INSTRUCTIONS TO FOLLOW –
No pictures, nothing altered: return the data below.

═════ SOURCE DATA

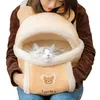Przewoźnicy kotów Pet Travel Zagusta ciepły plecak worka na klatkę piersiową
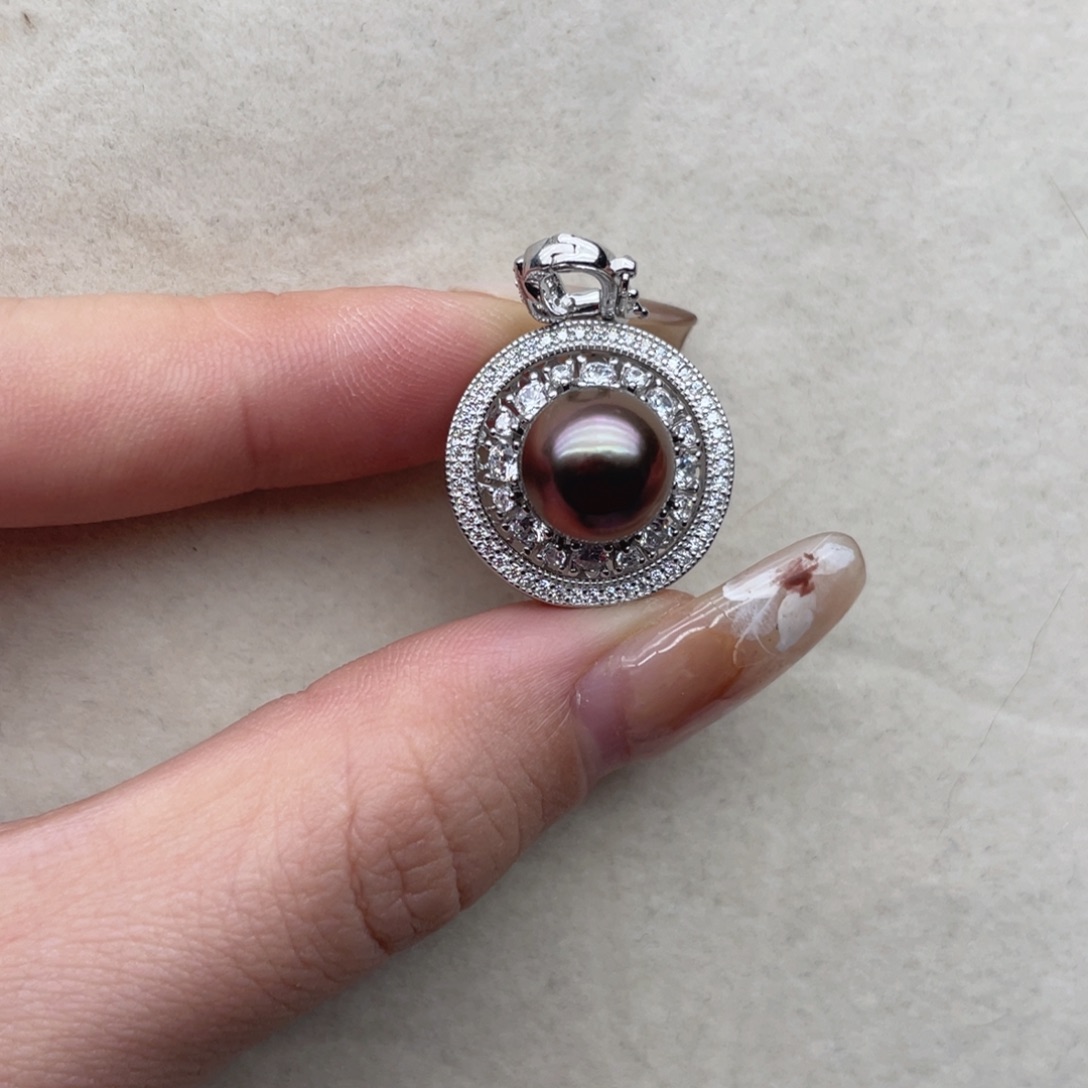 银S925镶嵌颈饰海水珍珠R122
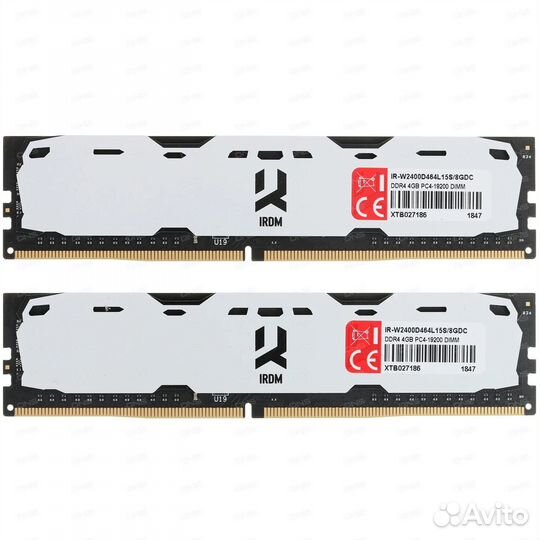 Оперативная память ddr4 8gb (2 по 4 гб)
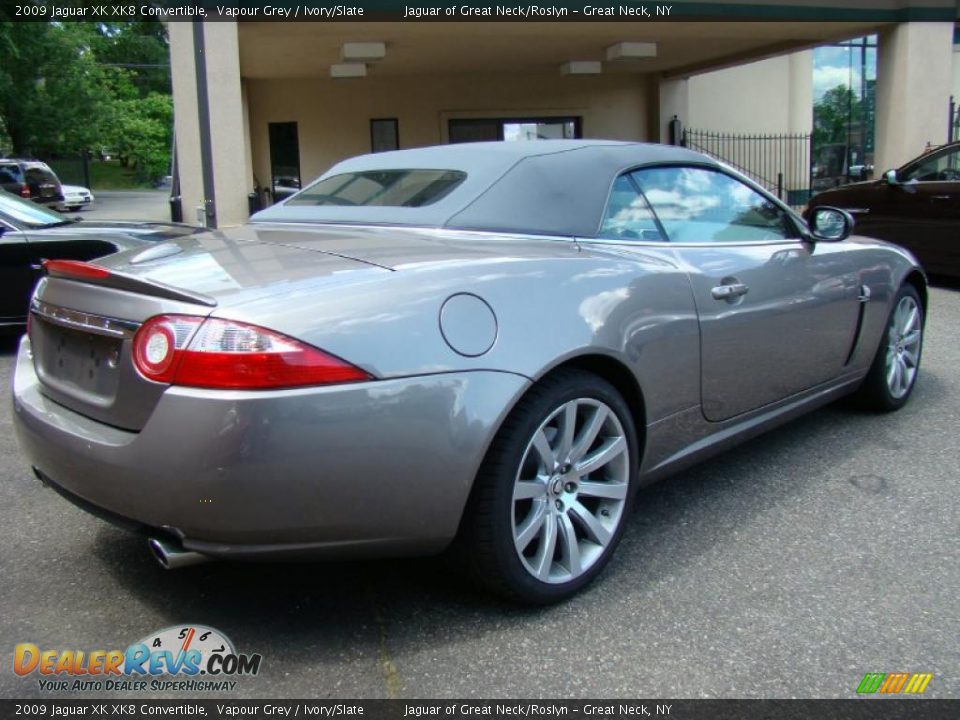 2009 Jaguar XK XK8 Convertible Vapour Grey / Ivory/Slate Photo #5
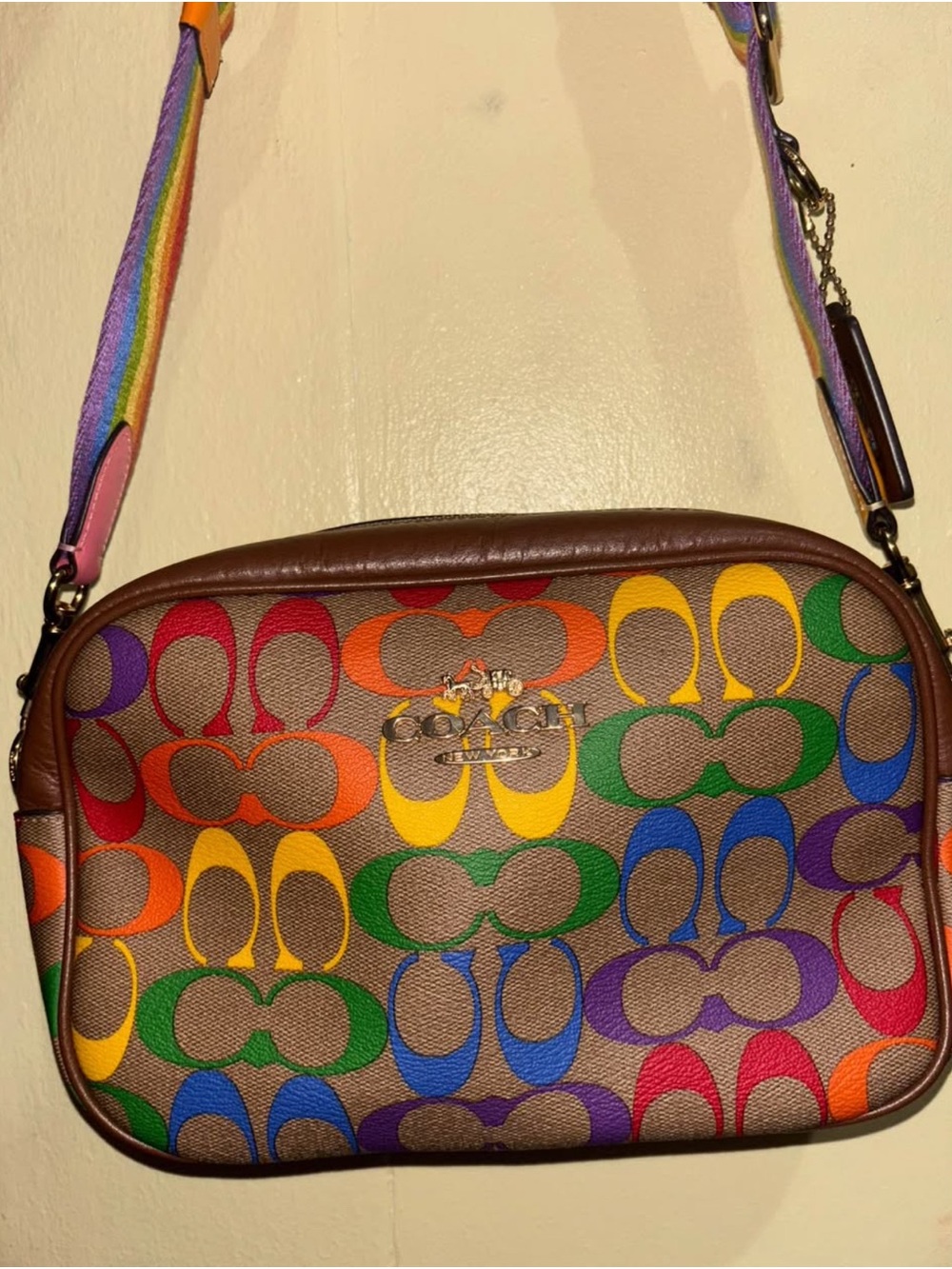 Coach Rainbow Bag - Brown Multicolor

══════════

WRITTEN SOLUTION –
Przewoźnicy kotów Pet Travel Zagusta ciepły plecak worka na klatkę piersiową
 银S925镶嵌颈饰海水珍珠R122
 Оперативная память ddr4 8gb (2 по 4 гб)
 2009 Jaguar XK XK8 Convertible Vapour Grey / Ivory/Slate Photo #5
 Coach Rainbow Bag - Brown Multicolor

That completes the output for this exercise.